[Rows of spatial question data]
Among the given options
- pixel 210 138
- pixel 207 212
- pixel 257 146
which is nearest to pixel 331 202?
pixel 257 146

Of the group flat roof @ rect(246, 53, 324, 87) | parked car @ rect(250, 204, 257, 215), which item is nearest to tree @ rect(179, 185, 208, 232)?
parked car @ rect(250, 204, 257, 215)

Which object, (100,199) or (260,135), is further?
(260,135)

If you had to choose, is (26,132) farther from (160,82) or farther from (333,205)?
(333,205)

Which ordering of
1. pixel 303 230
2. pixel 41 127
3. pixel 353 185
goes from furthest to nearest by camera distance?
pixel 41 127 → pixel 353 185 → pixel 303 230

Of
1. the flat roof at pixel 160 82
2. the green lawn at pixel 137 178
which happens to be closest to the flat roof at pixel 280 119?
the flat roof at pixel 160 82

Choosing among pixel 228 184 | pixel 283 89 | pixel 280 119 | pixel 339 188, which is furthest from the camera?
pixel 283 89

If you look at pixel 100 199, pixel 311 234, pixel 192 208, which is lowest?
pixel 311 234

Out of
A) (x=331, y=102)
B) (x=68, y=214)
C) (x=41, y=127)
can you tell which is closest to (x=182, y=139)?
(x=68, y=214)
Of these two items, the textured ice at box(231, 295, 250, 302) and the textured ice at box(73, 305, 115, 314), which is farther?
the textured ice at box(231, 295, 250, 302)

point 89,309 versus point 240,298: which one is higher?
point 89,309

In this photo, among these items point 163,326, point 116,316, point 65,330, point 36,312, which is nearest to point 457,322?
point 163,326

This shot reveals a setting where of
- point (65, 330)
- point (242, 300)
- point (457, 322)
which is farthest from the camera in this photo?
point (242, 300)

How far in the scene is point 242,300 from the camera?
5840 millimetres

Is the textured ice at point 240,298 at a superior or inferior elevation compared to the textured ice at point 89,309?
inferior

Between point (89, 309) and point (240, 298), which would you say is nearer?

(Given problem)
Copy out the entries above, substituting "viewer" for each occurrence of "camera" and leaving every other word as it stands.

(Result of the task)
Among the given options
- pixel 210 138
- pixel 207 212
- pixel 257 146
which is nearest to pixel 331 202?
pixel 257 146

Of the group flat roof @ rect(246, 53, 324, 87) | parked car @ rect(250, 204, 257, 215), which item is nearest to tree @ rect(179, 185, 208, 232)?
parked car @ rect(250, 204, 257, 215)

Which object, (100,199) or (260,135), is further?
(260,135)

If you had to choose, is (26,132) farther from (160,82) or farther from (333,205)?
(333,205)

Which ordering of
1. pixel 303 230
2. pixel 41 127
3. pixel 353 185
goes from furthest to nearest by viewer distance?
pixel 41 127 → pixel 353 185 → pixel 303 230

Of
1. the flat roof at pixel 160 82
2. the green lawn at pixel 137 178
which happens to be closest to the flat roof at pixel 280 119?
the flat roof at pixel 160 82

Choosing among pixel 228 184 | pixel 283 89 | pixel 280 119 | pixel 339 188, which is furthest from the viewer?
pixel 283 89

If you look at pixel 100 199, pixel 311 234, pixel 192 208, which is lowest?
pixel 311 234

Out of
A) (x=331, y=102)
B) (x=68, y=214)
C) (x=41, y=127)
can you tell which is closest to (x=182, y=139)?
(x=68, y=214)
Of these two items, the textured ice at box(231, 295, 250, 302) and the textured ice at box(73, 305, 115, 314), which is farther?
the textured ice at box(231, 295, 250, 302)

point 89,309 versus point 240,298: which one is higher?
point 89,309

In this photo, among these items point 163,326, point 116,316, point 65,330, point 36,312, which is nearest to point 457,322?
point 163,326

This shot reveals a setting where of
- point (65, 330)
- point (242, 300)
- point (457, 322)
which is farthest from the viewer in this photo?
point (242, 300)

How far in the scene is point 242,300 from the viewer?
5840 millimetres

Is the textured ice at point 240,298 at a superior or inferior elevation compared to the textured ice at point 89,309?
inferior

Between point (89, 309) and point (240, 298), which would you say is nearer?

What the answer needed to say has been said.